事業概要
コーユーレンティア株式会社は、家具・什器・備品(FF&E)およびICT機器のレンタルサービスを主軸とする企業です。建設現場事務所、イベント会場、法人オフィス向けに、必要な時に必要なだけ利用できる柔軟なサービスを提供しています。約2,000アイテム、100万点以上の豊富な商品ラインナップを持ち、顧客ニーズや社会環境の変化に対応するため、新商品の企画・採用を継続的に行っています。レンタル事業は、環境負荷低減(リデュース、リユース、リサイクル)や持続可能な消費・生産の促進に貢献するビジネスモデルとも位置づけられています。物流子会社であるコーユーロジックス株式会社が、商品の保管・管理・配送を担っています。さらに、子会社ONE designs株式会社を通じて、マンションギャラリーのデザイン、設計、施工、FF&E設置、備品設置までをワンストップで提供するスペースデザイン事業も展開しており、リフォームやリノベーション事業も手掛けています。
直近決算ハイライト
2025年12月期は、連結売上高347億円(前期比8.9%増)と過去最高を更新しました。営業利益は30億円(前期比44.4%増)、経常利益は29.9億円(前期比40.6%増)、親会社株主に帰属する当期純利益は19.3億円(前期比25.0%増)といずれも過去最高業績を達成しました。レンタル関連事業では、建設現場向け市場およびイベント向け市場が好調で、特に大阪・関西万博関連の需要を取り込んだことが奏功しました。
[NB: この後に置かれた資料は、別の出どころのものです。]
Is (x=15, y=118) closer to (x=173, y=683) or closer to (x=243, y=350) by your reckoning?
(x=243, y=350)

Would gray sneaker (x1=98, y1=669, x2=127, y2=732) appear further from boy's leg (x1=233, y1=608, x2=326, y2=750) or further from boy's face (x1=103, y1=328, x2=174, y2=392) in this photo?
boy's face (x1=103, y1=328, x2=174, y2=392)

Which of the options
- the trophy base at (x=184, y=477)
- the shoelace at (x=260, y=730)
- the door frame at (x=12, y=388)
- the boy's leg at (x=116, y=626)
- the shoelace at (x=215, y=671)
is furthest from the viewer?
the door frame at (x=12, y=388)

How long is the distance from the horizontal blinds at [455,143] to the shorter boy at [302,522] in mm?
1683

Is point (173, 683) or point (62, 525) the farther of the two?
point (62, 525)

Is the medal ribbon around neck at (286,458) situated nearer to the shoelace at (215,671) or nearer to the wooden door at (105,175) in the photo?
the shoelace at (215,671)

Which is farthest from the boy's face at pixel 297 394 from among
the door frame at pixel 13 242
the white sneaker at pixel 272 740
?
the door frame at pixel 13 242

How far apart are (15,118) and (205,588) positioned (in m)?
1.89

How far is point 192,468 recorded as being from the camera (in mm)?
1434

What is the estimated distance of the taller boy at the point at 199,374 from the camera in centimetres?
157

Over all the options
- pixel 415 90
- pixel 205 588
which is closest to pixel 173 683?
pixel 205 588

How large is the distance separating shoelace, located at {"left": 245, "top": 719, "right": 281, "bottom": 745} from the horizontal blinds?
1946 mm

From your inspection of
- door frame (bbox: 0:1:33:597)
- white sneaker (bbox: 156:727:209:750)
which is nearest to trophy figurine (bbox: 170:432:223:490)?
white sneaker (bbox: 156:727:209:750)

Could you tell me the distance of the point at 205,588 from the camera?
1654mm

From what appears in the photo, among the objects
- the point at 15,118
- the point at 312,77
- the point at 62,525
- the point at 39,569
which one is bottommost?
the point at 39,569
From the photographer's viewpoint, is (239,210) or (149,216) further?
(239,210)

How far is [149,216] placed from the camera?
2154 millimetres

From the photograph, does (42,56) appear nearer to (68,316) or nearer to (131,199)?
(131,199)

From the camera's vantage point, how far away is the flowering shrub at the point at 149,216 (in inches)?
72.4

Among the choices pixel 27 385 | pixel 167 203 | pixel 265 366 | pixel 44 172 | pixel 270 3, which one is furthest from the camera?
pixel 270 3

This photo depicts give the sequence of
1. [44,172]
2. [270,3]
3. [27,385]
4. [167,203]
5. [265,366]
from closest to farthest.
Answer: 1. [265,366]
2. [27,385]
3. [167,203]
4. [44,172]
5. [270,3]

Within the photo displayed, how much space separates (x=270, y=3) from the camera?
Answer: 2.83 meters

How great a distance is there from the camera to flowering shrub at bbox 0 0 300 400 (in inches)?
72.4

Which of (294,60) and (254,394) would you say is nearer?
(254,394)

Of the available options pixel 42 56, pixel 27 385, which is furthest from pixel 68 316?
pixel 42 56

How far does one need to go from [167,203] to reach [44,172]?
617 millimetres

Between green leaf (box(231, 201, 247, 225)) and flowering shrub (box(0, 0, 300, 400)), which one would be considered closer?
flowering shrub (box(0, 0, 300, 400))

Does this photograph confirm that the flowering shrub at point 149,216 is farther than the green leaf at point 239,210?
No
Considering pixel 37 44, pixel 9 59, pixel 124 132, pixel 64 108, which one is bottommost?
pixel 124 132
スペースデザイン事業は、マンション市場の供給戸数減少という厳しい市況下ながらも、1件あたりの受注金額向上やリフォーム・リノベーション事業の好調、万博関連売上の寄与により、前期並みの売上を確保しました。物販事業およびICT事業も堅調に推移し、各セグメントで増収増益を達成しています。特に、レンタル関連事業とICT事業の利益が大幅に伸長したことが、全体の利益を押し上げました。自己資本当期純利益率(ROE)は16.4%と高い水準を維持しています。
強みと競争優位性
同社の強みは、約100万点という膨大な商品在庫と、全国29箇所の営業拠点および11箇所の物流センター網を活かした、きめ細やかなサービス提供能力にあります。これにより、顧客は「必要なときに、必要な量を、必要な期間だけ」という利便性の高いレンタルサービスを全国で均一に享受できます。「所有から利用へ」という時代の流れに合致したレンタル事業は、初期投資を抑えたい顧客にとって魅力的な選択肢であり、環境意識の高まりも追い風となっています。また、スペースデザイン事業においては、マンションギャラリーのワンストップ提供という専門性と、グッドデザイン賞などの受賞歴に裏打ちされたデザイン力・企画力が強みです。ICT事業では、レンタル需要の拡大に加え、ソリューションサービスや外販工事の伸長が競争優位性を高めています。これらの複合的な事業展開により、顧客の多様なニーズに応えられる包括的なサービス提供体制が構築されています。
リスク要因
同社グループの事業運営において、国内市場の変化による業績変動リスクが挙げられます。特に、国内人口減少や建設・マンション市場の変動、レンタルサービス事業における競争激化などが売上や利益に影響を与える可能性があります。また、100万点を超えるレンタル商品を管理する上で、市場動向の変化による需給バランスの変動や過剰在庫発生のリスクも存在します。自然災害や感染症のパンデミック発生は、事業運営に支障をきたす可能性があり、システム障害や情報流出といったIT関連のリスク、事業拡大に伴う人材確保の難しさも潜在的なリスクです。さらに、法的規制の改廃や新規規制の導入、訴訟や不祥事によるレピュテーションリスクなども、事業運営に影響を及ぼす可能性があります。これらのリスクに対して、事業の多角化、在庫管理の精度向上、BCP策定、情報セキュリティ体制強化、人材育成・採用強化などの対策を講じています。
投資テーマとの関連
同社は、レンタル事業を通じて「所有から利用へ」という消費行動の変化や、環境負荷低減(リデュース、リユース、リサイクル)といったサステナビリティの潮流に合致したビジネスモデルを展開しており、SDGsへの貢献という観点から投資テーマとの関連性が考えられます。中期経営計画では、「DX関連商品・サービスの拡充」や「AIを活用したスマートロジスティクスの最適化」を重点項目として掲げており、DX(デジタルトランスフォーメーション)やAIといったテーマとも結びつきがあります。また、オフィスデザインからICTインフラ構築までを網羅するトータルソリューション提供は、働き方改革やオフィス環境の高度化といったテーマとも関連が深いです。さらに、将来の事業成長に向けたM&Aの検討は、企業再編や業界再編といったテーマにも触れています。これらのテーマとの関連性は、同社の持続的な成長可能性を示す要素となり得ます。